Евангелие Михаила Булгакова - [48]
Мастер снимает с Бога ответственность за ужасное жертвоприношение и у начала цепочки ставит римскую власть. Не Бог — игемон заставляет Храм схватить Иешуа; не Бог — игемон казнит Иуду; не Бог — римская власть грозит евреям огнем и мечом…
(Отступление, важное для дальнейшего анализа. По идее божественной Троицы, члены ее разделены, но неразделимы. Христос говорил об Отце как об ином существе; однако в каком-то принципиально непознаваемом смысле Христос и Отец — одно. Иными словами, Сын сам послал себя на смерть и сам себе молился. Соответственно, Мастер не различает земные функции Отца и Сына — и те и другие он передает игемону.)
Впрочем, этот сюжет полускрыт, я реконструировал его по беглым намекам Мастера, и, возможно, не все читатели мой синтез приняли.

• ВЫДЕРЖКА ИЗ ДАННЫХ
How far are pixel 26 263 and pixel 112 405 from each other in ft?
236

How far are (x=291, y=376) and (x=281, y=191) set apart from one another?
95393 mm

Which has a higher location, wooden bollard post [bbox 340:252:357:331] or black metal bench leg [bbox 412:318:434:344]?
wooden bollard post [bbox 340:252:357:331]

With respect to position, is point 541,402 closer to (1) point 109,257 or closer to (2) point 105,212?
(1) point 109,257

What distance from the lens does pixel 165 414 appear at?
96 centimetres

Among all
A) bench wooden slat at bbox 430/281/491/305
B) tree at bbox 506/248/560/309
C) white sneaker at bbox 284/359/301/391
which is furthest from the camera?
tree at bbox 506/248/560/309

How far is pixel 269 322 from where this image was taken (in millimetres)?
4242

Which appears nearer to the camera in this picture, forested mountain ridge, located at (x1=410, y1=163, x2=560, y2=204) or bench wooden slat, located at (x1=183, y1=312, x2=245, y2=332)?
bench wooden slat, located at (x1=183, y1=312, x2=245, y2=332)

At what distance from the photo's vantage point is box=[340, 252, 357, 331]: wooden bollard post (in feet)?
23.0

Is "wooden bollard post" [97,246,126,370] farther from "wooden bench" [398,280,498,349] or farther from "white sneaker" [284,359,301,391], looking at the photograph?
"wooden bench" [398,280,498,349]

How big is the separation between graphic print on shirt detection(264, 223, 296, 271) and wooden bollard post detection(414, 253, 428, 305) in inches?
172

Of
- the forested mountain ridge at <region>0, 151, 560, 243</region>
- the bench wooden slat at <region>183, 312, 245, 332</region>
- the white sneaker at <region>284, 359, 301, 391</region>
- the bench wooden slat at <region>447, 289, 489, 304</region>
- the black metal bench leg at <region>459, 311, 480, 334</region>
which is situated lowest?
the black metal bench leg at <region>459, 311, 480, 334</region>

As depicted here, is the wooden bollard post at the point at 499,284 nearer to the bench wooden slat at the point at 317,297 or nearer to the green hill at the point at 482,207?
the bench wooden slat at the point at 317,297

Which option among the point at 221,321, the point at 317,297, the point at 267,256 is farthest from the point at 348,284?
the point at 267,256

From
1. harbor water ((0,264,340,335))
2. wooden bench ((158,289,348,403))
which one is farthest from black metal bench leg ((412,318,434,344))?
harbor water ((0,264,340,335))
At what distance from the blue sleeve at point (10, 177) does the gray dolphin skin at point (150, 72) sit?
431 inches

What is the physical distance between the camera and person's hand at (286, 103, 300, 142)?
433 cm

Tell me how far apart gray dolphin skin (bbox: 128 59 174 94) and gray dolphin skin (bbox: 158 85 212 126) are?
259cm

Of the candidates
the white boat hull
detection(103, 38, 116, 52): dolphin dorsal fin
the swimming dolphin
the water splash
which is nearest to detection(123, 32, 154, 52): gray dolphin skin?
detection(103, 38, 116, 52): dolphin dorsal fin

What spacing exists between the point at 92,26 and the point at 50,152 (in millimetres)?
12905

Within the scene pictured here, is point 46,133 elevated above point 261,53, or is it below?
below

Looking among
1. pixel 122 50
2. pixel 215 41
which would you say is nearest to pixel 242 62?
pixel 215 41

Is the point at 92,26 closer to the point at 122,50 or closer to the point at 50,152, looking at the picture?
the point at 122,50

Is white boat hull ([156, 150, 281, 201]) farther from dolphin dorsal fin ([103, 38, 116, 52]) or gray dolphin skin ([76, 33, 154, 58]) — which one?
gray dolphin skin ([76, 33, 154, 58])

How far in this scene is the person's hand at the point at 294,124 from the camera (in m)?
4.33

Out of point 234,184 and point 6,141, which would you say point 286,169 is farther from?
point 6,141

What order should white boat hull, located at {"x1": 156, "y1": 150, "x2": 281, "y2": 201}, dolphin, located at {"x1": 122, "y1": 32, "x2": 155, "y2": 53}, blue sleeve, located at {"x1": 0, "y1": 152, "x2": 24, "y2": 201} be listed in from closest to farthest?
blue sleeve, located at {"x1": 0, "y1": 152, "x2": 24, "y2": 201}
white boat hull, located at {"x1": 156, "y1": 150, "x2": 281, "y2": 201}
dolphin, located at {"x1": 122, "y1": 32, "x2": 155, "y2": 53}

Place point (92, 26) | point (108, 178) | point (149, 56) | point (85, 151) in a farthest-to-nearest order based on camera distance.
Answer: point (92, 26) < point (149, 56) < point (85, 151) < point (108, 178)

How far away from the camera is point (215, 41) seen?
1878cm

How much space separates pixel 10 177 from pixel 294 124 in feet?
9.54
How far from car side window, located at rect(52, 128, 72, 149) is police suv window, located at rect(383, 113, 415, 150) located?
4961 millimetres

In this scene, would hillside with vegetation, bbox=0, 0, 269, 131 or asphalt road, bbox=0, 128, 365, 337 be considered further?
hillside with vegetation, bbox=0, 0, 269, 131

• УКАЗАНИЕ 1
Ответьте по тексту о Евангелии Михаила Булгакова:
(a) Кто, согласно тексту, заставляет Храм схватить Иешуа?
(b) Какими названы члены божественной Троицы?
(c) Как автор получил описанный сюжет?
• УКАЗАНИЕ 2
Замените в тексте о Евангелии Михаила Булгакова "Иешуа" на "Христа" и приведите фрагмент от слов "Евангелие Михаила Булгакова" до слов "мой синтез приняли." включительно.
• УКАЗАНИЕ 3
Продолжите текст о Евангелии Михаила Булгакова, начав сразу после его последнего предложения.

• ИТОГОВЫЙ ОТВЕТ 1
(a) Игемон.
(b) Разделенными, но неразделимыми.
(c) Реконструировал его по беглым намекам Мастера.

• ИТОГОВЫЙ ОТВЕТ 2
Евангелие Михаила Булгакова - [48]
Мастер снимает с Бога ответственность за ужасное жертвоприношение и у начала цепочки ставит римскую власть. Не Бог — игемон заставляет Храм схватить Христа; не Бог — игемон казнит Иуду; не Бог — римская власть грозит евреям огнем и мечом…
(Отступление, важное для дальнейшего анализа. По идее божественной Троицы, члены ее разделены, но неразделимы. Христос говорил об Отце как об ином существе; однако в каком-то принципиально непознаваемом смысле Христос и Отец — одно. Иными словами, Сын сам послал себя на смерть и сам себе молился. Соответственно, Мастер не различает земные функции Отца и Сына — и те и другие он передает игемону.)
Впрочем, этот сюжет полускрыт, я реконструировал его по беглым намекам Мастера, и, возможно, не все читатели мой синтез приняли.

• ИТОГОВЫЙ ОТВЕТ 3
Для доказательства мы должны продемонстрировать, что владычные функции булгаковского игемона в прототипе рассказа принадлежали Богу.
Мастер дает две прямые аналогии, отмеченные нами ранее. Первая: игемон отказывает в помиловании Иешуа совершенно так же, как Бог отказал в нем Иисусу. Это вытекает из многократно цитированной фразы: «А ты отпустил бы меня, игемон…», ибо она — аналог обращения Иисуса к Отцу на Елеонской горе [34], [96]. Мы отмечали, что своей неожиданной просьбой Иешуа показал, что не считает свою гибель предопределенно-неизбежной. Теперь напомним, что несколькими минутами раньше он говорил о волоске, перерезать который «может лишь тот, кто подвесил»: в некое предопределение он верит. Иешуа — чрезвычайно цельный, последовательный и бесстрашный человек. Вряд ли можно допустить, что под страхом смерти он изменил своим убеждениям. Следовательно, попросив игемона не обрезать волосок, Иешуа в этот момент признал его «тем, кто подвесил», поставил его во главе цепи зла.
(Очень важная деталь булгаковской поэтики! Иешуа признает власть Пилата в абсолютной симметрии с тем, как Пилат принимает грядущую — в иной жизни — власть Иешуа.)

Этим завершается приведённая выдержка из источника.